Highlights of its first six months of operations included:

  • Technical guidance (including data management support packs) and seed funding issued to CGIAR Centers to implement CGIAR’s Open Access and Data Management Policy. This contributed to a significant increase – of 10% or more at most Centers – in the number of public datasets and publications made available via their data repositories.
  • Launch of a prototype data search tool, ‘GARDIAN’, enabling any user to search for available CGIAR publications and datasets across more than 30 open databases system-wide.
  • Communities of Practice established for six key areas for data-enabling food security research: socioeconomic data, geospatial data, data-driven agronomy, crop modelling, livestock data for decision-making, and data ontologies.
  • The first annual CGIAR Convention on Big Data in Agriculture, convened in Colombia and attended by around 300 global innovators, researchers, and thought leaders from public, private, and non-profit partners, who agreed on an action plan.

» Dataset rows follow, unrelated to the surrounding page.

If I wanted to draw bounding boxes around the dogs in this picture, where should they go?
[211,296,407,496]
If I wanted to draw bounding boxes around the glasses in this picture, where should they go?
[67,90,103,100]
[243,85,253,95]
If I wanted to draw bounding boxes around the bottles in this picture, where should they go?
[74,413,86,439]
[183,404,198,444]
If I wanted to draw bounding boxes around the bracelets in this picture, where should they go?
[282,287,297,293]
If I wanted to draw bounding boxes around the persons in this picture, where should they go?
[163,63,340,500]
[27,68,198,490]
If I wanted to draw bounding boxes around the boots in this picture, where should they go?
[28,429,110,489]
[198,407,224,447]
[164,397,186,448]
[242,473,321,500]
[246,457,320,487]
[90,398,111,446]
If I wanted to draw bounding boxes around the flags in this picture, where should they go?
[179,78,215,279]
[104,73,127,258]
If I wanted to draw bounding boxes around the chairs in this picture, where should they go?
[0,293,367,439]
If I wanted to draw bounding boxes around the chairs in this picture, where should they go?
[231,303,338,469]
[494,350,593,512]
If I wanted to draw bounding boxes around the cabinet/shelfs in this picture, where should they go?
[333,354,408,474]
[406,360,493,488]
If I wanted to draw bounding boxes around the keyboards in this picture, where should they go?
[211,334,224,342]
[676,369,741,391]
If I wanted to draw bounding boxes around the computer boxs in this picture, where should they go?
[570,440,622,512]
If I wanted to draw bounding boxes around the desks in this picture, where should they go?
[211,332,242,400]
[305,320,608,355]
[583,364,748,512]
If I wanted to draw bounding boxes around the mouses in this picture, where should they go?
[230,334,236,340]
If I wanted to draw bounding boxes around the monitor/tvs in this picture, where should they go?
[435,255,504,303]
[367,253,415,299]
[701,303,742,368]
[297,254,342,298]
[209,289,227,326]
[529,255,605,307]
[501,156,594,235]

  • Launch of an open innovation process called the Inspire Challenge, which attracted submissions from 120 teams from 37 countries. The aim is to apply data to help solve development problems faster, for less money, and more efficiently. External expert judges chose five teams to receive start-up grants of USD 100,000 each in support of leading-edge applications of data, including in-field disease gene sequencing and identification, social media-enabled animal health, and intermediating a whole market system via mobile phones.

The Platform’s activities were funded almost entirely by CGIAR Trust Fund Windows 1 and 2.